Penso che gli ingegneri e i medici che hanno progettato e realizzato le macchine dialitiche siano dei geni. Tra loro, c’è Quirino Maggiore. Quirino Maggiore: il nome di un Nume. Penso anche a quanti sono morti perché questa malattia-sicario, asintomatica, era ignota. Forse Mozart, forse Leopardi. Nessuno sa quanto fosse scugnizzo Giacomo (altro che mutrìa e pessimismo). Il medico gli prescrisse una dieta da cardellino ma lui di mattina bighellonava rimpinzandosi di sorbetti al limone e, verso mezzanotte, si ritirava a casa e Voglio i maccheroni, tra l’esasperazione e i chi t’è mmuorto del cuoco. I dializzati si comportano come lui, diventano ghiottoni e gourmet fantasiosi di tutto ciò che non devono ingurgitare, hanno come argomento fisso lo gnam-gnam, ’o mmagnà, per cui diventano Esaù davanti alla lenticchia, compongono odi al fagiolo e sestine alla patata. Ma, prima, viene l’acqua: le loro fauci sono di silicio e sabbia, il loro fiato è polvere da sparo. Ah, dimenticavo: ci sono anche l’argenteo potassio e il dorato fosforo. Il primo ho imparato a gestirlo con l’alambicco. Per il secondo sono condannato: sarà sempre alto perché ne produco geneticamente in grandi quantità (sono troppo intelligente).
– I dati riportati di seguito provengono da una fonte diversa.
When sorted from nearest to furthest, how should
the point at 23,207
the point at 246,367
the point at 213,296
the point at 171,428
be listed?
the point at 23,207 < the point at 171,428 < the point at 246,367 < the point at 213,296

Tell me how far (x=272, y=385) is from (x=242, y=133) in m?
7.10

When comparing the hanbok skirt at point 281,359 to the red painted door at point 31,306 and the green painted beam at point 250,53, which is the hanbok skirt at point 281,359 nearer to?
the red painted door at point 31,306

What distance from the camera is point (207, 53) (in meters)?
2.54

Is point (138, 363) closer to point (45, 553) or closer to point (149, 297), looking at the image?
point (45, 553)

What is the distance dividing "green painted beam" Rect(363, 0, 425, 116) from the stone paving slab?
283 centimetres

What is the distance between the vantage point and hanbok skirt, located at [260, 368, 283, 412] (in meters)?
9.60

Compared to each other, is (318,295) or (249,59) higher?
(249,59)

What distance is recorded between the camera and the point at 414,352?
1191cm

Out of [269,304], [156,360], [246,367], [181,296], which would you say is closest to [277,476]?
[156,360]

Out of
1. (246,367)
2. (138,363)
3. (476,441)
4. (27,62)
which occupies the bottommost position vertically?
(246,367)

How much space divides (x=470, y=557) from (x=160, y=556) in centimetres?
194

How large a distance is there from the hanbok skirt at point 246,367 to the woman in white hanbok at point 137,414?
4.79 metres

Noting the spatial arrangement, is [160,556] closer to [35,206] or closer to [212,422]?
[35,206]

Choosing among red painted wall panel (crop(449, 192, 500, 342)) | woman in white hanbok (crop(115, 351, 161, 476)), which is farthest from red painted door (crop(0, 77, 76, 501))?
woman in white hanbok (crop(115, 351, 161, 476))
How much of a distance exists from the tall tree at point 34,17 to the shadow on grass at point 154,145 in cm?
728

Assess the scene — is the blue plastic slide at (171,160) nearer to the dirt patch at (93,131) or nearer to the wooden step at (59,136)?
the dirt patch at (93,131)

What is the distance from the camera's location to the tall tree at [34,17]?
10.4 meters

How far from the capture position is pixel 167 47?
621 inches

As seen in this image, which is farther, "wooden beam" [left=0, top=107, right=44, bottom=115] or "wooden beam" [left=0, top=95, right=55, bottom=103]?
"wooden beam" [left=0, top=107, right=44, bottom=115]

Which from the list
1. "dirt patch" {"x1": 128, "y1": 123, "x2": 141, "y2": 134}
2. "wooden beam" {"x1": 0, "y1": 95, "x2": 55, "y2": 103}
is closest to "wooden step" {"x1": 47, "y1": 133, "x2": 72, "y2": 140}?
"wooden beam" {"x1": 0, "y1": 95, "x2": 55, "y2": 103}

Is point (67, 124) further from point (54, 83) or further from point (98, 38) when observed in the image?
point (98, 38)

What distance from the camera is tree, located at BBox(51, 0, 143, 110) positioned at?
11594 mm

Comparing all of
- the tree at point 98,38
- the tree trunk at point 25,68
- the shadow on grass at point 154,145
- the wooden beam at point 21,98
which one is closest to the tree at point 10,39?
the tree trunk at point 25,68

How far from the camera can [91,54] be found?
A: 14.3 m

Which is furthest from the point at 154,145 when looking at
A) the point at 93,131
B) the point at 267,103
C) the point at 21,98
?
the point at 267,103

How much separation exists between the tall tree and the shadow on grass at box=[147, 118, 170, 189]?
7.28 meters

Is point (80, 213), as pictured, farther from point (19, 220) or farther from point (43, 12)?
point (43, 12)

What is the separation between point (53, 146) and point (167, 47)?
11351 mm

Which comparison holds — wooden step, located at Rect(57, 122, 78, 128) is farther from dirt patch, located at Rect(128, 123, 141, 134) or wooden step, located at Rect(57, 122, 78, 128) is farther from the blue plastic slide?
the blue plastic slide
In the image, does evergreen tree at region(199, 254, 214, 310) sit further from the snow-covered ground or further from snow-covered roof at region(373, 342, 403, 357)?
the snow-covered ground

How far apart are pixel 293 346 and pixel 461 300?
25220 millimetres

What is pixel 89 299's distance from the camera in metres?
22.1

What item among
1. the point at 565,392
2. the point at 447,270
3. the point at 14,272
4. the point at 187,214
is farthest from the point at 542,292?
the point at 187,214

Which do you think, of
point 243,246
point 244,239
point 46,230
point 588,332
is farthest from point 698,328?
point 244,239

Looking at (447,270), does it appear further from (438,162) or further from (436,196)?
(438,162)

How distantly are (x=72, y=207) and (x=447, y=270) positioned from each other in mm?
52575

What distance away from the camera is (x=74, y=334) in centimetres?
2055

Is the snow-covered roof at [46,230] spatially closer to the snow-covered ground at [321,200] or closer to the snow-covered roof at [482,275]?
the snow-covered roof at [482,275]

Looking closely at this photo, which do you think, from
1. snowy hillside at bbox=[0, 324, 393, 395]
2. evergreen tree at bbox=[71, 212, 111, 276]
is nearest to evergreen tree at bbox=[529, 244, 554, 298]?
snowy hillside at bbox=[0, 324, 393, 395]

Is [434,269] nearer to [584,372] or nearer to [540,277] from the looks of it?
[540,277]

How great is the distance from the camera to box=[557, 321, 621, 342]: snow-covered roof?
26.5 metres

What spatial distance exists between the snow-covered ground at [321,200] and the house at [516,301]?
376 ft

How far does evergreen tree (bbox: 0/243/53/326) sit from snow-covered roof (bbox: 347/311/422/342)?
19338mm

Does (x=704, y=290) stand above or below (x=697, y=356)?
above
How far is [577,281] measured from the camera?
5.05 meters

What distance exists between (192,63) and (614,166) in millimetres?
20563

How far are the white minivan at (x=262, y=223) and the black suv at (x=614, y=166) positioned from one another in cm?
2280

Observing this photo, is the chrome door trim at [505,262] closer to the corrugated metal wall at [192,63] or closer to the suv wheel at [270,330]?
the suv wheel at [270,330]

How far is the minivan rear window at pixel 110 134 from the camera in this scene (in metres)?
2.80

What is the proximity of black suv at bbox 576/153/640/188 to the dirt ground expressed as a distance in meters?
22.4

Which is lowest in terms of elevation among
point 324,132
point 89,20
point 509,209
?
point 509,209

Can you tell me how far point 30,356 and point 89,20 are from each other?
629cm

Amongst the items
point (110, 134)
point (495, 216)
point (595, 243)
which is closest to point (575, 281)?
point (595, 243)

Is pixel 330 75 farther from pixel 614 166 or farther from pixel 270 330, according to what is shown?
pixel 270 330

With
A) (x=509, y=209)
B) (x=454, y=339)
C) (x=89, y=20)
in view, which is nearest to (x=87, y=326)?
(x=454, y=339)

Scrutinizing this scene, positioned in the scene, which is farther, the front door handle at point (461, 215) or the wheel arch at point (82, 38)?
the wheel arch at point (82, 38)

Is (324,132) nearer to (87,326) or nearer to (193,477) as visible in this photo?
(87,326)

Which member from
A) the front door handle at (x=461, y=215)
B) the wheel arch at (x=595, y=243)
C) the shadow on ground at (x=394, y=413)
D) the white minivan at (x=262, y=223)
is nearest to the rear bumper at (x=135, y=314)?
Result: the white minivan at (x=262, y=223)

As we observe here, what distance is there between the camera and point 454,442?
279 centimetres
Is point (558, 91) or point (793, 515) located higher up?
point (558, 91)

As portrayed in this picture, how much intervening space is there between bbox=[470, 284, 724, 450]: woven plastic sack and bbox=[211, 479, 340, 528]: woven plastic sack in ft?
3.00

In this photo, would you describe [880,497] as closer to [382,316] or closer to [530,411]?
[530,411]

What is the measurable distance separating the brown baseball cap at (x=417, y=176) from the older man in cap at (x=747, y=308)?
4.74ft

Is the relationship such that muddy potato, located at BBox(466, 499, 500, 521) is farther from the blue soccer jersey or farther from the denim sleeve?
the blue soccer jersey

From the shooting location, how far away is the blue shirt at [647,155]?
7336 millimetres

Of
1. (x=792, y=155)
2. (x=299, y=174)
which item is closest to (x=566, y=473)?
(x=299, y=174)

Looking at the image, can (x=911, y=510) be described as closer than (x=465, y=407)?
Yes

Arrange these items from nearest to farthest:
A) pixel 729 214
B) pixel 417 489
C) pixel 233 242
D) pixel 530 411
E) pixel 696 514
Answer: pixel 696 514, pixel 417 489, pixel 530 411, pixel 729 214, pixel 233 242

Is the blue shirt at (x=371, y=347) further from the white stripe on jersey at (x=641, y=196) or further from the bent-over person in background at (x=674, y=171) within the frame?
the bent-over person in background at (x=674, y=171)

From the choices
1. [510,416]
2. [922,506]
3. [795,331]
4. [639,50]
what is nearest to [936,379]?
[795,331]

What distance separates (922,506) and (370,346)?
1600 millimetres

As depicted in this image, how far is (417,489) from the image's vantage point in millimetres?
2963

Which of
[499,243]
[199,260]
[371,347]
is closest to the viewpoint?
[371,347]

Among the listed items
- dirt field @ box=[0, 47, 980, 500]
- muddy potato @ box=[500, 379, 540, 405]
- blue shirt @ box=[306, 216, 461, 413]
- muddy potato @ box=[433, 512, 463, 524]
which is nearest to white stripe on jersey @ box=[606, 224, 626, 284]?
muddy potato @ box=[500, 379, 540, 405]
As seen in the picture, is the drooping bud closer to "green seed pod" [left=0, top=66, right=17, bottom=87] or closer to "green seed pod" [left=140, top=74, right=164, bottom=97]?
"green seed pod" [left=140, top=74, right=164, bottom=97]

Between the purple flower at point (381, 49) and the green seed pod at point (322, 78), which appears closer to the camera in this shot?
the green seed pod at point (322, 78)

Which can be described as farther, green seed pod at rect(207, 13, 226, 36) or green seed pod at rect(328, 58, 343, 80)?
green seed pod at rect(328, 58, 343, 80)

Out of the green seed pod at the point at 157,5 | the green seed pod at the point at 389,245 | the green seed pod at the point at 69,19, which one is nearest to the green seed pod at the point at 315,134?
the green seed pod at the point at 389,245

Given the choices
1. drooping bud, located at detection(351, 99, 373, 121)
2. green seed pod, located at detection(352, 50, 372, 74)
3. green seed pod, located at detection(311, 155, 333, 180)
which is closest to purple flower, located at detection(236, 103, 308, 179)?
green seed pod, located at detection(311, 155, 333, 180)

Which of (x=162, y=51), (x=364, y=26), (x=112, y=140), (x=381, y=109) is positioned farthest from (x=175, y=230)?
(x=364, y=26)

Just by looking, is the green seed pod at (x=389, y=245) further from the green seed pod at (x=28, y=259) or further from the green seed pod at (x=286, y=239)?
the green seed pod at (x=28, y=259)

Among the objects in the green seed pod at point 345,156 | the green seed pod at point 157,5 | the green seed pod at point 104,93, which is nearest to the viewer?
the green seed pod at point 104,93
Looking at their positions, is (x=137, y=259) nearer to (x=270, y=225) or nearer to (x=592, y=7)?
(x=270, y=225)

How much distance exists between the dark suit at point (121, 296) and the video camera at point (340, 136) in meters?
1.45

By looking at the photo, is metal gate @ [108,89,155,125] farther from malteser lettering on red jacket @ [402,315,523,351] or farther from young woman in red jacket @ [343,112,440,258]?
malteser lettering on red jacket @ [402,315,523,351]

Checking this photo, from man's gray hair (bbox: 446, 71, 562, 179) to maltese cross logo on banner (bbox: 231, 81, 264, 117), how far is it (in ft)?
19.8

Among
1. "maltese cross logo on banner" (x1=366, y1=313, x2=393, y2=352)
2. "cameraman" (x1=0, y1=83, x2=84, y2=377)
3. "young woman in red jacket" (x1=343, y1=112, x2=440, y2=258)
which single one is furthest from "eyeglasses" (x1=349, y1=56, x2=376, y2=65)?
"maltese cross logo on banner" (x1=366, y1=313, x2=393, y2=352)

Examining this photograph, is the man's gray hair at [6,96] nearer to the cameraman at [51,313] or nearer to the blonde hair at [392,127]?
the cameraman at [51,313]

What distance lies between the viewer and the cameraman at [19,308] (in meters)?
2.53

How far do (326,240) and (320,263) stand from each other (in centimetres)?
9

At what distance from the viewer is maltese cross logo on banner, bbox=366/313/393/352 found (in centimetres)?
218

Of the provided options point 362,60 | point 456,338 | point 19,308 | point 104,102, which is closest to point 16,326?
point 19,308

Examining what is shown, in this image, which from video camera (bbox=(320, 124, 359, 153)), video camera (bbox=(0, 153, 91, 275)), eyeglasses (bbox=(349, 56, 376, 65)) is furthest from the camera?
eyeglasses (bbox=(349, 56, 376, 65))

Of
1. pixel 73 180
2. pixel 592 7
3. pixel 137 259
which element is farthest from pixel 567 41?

Mentre scrivo queste note per condividere un’esperienza, mi chiedo perché mi sia diretto, motu proprio, verso la storia, gli archetipi, i simboli. È normale anche questo: il sangue è un fiume in cui vengono a galla le tue immagini, quelle più antiche, secretate e sedimentate nell’occipite e, se potessi vedere al microscopio i suoi residui nel filtro, sono certo che l’effetto sarebbe quello di un caleidoscopio.
Sapevo che prima o poi avresti scritto qualcosa di stupendo su questo argomento. Molto toccante ! Resti sempre un grande !
“Il più grande dolore è non aver dolore.” Tu riesci a spremere senso pure dal non dolore, dal non pensare.